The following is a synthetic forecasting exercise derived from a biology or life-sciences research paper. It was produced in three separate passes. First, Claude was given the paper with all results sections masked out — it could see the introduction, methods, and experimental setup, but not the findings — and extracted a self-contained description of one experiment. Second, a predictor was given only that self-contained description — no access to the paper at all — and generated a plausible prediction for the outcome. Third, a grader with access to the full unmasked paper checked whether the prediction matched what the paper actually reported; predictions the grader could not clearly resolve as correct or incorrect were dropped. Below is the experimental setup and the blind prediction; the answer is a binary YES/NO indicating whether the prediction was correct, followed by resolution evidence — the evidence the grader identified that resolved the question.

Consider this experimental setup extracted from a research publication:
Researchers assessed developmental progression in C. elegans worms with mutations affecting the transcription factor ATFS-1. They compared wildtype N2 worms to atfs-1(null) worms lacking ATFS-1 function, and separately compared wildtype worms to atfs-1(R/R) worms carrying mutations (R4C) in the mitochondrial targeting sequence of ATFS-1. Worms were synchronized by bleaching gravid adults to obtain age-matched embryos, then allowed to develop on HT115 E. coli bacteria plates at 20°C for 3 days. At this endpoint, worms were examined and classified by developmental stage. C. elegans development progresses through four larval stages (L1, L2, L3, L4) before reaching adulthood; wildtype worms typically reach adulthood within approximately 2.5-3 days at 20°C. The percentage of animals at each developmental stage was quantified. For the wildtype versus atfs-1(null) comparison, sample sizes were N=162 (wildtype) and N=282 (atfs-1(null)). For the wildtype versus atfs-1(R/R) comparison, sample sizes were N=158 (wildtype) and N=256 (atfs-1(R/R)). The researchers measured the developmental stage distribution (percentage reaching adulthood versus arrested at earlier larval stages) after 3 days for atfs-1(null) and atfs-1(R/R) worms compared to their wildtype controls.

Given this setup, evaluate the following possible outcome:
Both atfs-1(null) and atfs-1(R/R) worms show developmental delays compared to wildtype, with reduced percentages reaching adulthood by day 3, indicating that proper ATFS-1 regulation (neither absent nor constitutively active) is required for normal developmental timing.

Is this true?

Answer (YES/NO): YES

-.-.-

**WORK TO BE COMPLETED:**
When you reach the end of the listing, print it again in full, exactly as given.

**WRITTEN ANSWER:**
The following is a synthetic forecasting exercise derived from a biology or life-sciences research paper. It was produced in three separate passes. First, Claude was given the paper with all results sections masked out — it could see the introduction, methods, and experimental setup, but not the findings — and extracted a self-contained description of one experiment. Second, a predictor was given only that self-contained description — no access to the paper at all — and generated a plausible prediction for the outcome. Third, a grader with access to the full unmasked paper checked whether the prediction matched what the paper actually reported; predictions the grader could not clearly resolve as correct or incorrect were dropped. Below is the experimental setup and the blind prediction; the answer is a binary YES/NO indicating whether the prediction was correct, followed by resolution evidence — the evidence the grader identified that resolved the question.

Consider this experimental setup extracted from a research publication:
Researchers assessed developmental progression in C. elegans worms with mutations affecting the transcription factor ATFS-1. They compared wildtype N2 worms to atfs-1(null) worms lacking ATFS-1 function, and separately compared wildtype worms to atfs-1(R/R) worms carrying mutations (R4C) in the mitochondrial targeting sequence of ATFS-1. Worms were synchronized by bleaching gravid adults to obtain age-matched embryos, then allowed to develop on HT115 E. coli bacteria plates at 20°C for 3 days. At this endpoint, worms were examined and classified by developmental stage. C. elegans development progresses through four larval stages (L1, L2, L3, L4) before reaching adulthood; wildtype worms typically reach adulthood within approximately 2.5-3 days at 20°C. The percentage of animals at each developmental stage was quantified. For the wildtype versus atfs-1(null) comparison, sample sizes were N=162 (wildtype) and N=282 (atfs-1(null)). For the wildtype versus atfs-1(R/R) comparison, sample sizes were N=158 (wildtype) and N=256 (atfs-1(R/R)). The researchers measured the developmental stage distribution (percentage reaching adulthood versus arrested at earlier larval stages) after 3 days for atfs-1(null) and atfs-1(R/R) worms compared to their wildtype controls.

Given this setup, evaluate the following possible outcome:
Both atfs-1(null) and atfs-1(R/R) worms show developmental delays compared to wildtype, with reduced percentages reaching adulthood by day 3, indicating that proper ATFS-1 regulation (neither absent nor constitutively active) is required for normal developmental timing.

Is this true?

Answer (YES/NO): YES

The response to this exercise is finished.